My artwork is perfectly imperfect. I do my best with digital art, but I’m not really happy with what I do often. I learn each time I do some, and move forward, improving. The same is true when I use traditional media.

The same is true of life. Of my life. Of all our lives, our perfectly imperfect lives from which we can learn and grow as people.

 

 

Angela Porter 18 August 2019

Here’s today’s drawing, design, artwork; yesterday’s ‘just colour’ design.

I did try a small design using coloured pens to add lines, but it just doesn’t feel or look right.

I’m happy with this one, like I was with the one yesterday.

These last couple of artworks have been a bit of a change in the way I usually work. Perhaps more of quite a change.

Usually, I start by drawing my design and then adding colour. Over the past couple of days I’ve been drawing the basic shapes/design with colour from a brush, starting with the broad structure of the design. Then, I add the architecture of the design in pen.

The laying down of colour first means there is, for me, not a lot of control over the gradation of colour/tome and the precise shapes. Using watercolours means that colours can bleed from one shape into another if I forget to move to another area and let each shape dry before adding another next to it.

The resultant colour design, the variations as mentioned, is then the basis for my drawing.

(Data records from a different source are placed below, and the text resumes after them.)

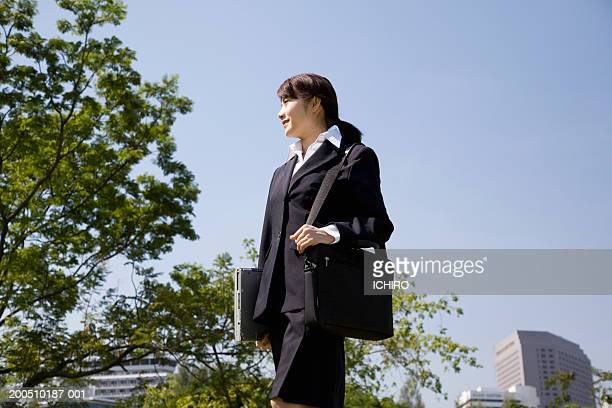 Businesswoman walking through park with shoulder bag and laptop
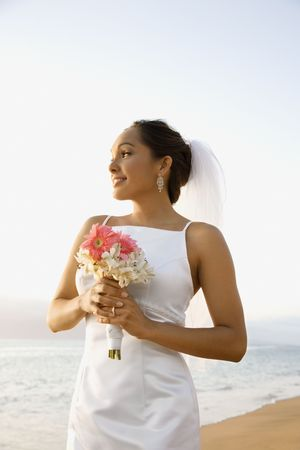 Young adult female Caucasian bride holding bouquet on beach. photo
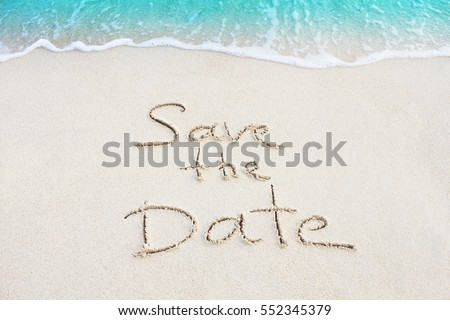 Save The Date handwritten on sand, beach with ocean wave on background #552345379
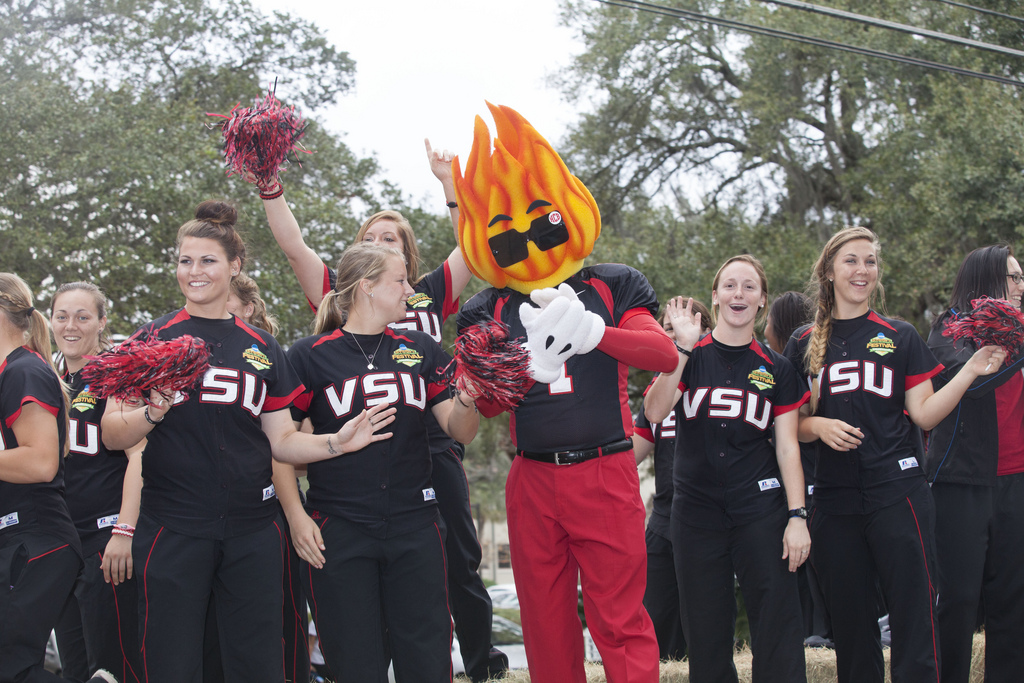 Members of the softball team ride on a parade float with VSU mascot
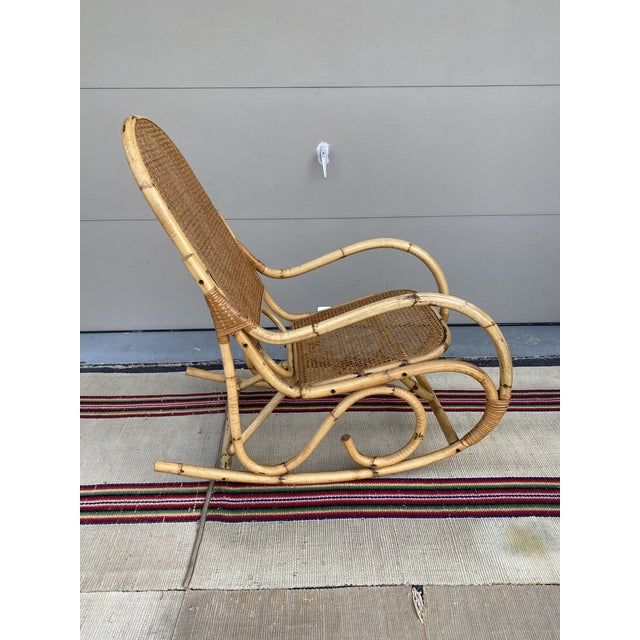 A Vintage Mid Century Modern Tiki Bent Bamboo Wood Rocking Chair 1960's Probably made in Hong Kong in the 1950's or 1960's...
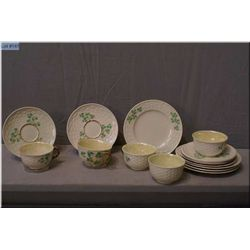 A collection of Black mark Belleek including five cups and saucers and sandwich plates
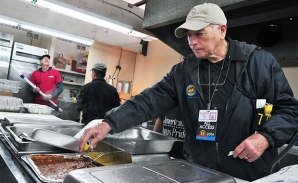 Joseph Raia, city of Houston sanitarian, tests food temperatures at the Houston rodeo.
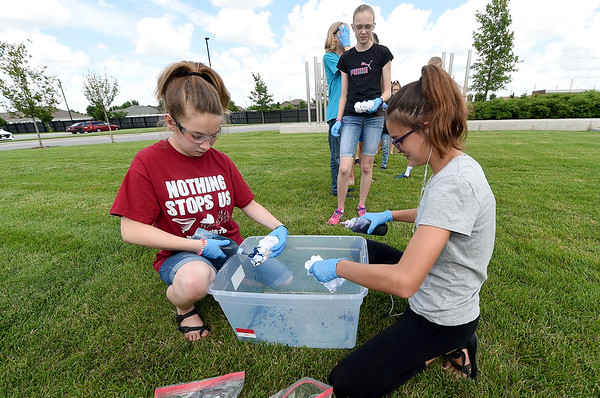 Twelve -year-old El Allender, left and Rayann Meredith, 12, right, squirt dye on shirts as Acadia Badgly, 13, looks on during the Joplin Public Library's annual Tie Dye Fest on Tuesday afternoon on the library lawn. The event was part of the teen department's programs at the library.<br /> Globe   Laurie SIsk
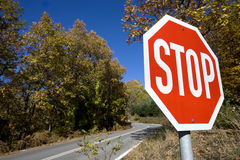 Stop sign in the woods Royalty Free Stock Photography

I work with the shapes as they are, trying not to be overly concerned if my pen lines done precisely match the edge of each shape. I try to work with the variations in colour/saturation/tone as I add the patterns.

I have tried doing something like this digitally, but so far haven’t been all that happy with the results. I will keep trying though. I know eventually I’ll work out how this will work for me.

It’s a nice way to spend a Sunday, no matter what I do precisely.